Since it apparently wasn't enough for one Georgia Republican to raise such alarming conspiracy theories, Rep. Marjorie Taylor Greene joined in on the action, continuing her proud tradition of blaming Jewish space lasers and claiming that a certain “they” can “ control the weather ” in response to historic natural disasters. This time, she's pushing legislation piggybacking off Taylor's nods to cloud seeding and geoengineering (the basis of her prior lies about how “they can control the weather”), tweeting on Saturday that she had introduced a bill that “prohibits the injection, release, or dispersion of chemicals or substances into the atmosphere for the express purpose of altering weather, temperature, climate, or sunlight intensity.” But cloud seeding and geoengineering experiments are severely limited in scope and unable to power anything even resembling this weekend's rains. So now we've ended up in a place where even a long-time climate denier like Texas Sen. Ted Cruz is being forced to push back against Greene and Taylor's disinformation, admitting that there's “ zero evidence ” such “weather modification” could have caused this.

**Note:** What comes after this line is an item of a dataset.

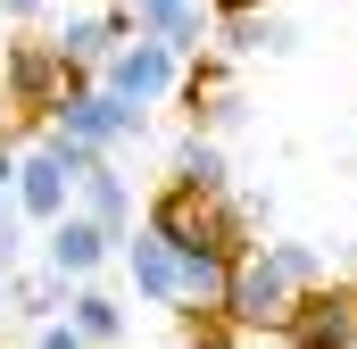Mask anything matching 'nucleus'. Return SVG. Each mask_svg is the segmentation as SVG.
Here are the masks:
<instances>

Yes, climate change is key to this tragedy. Weather analysts have observed that the flood conditions were exacerbated by a deadly, unlikely combination : northward-bound remnants of the tropical cyclone that flooded southeastern Mexico late last month, which traveled above the long-steaming, constantly warming waters of the Gulf of Mexico (which alarming temperatures provided fuel last year for ghastly Hurricanes Helene and Milton ). A jet stream then carried all this moisture to an especially flood-prone region of Texas, with riverbeds and arid soil and hillsides. This was the worst possible manifestation of this climate change–induced setup.

Though the NWS isn't thoroughly sabotaged, our federal systems are woefully unprepared for the summer. By the end of this month, the National Oceanic and Atmospheric Administration will stop transmitting information from military satellites that have been deployed and used historically to measure the paths of extreme-weather disasters like hurricanes. So it's only a matter of time before the Trump administration cuts do fail us. But we won't be ready to take on the future if we don't get straight what's going wrong now . We may find out how bad things are sooner than later: Tropical Storm Chantal is currently flooding North Carolina with inches of rain , and the water is making its way up through the northeast.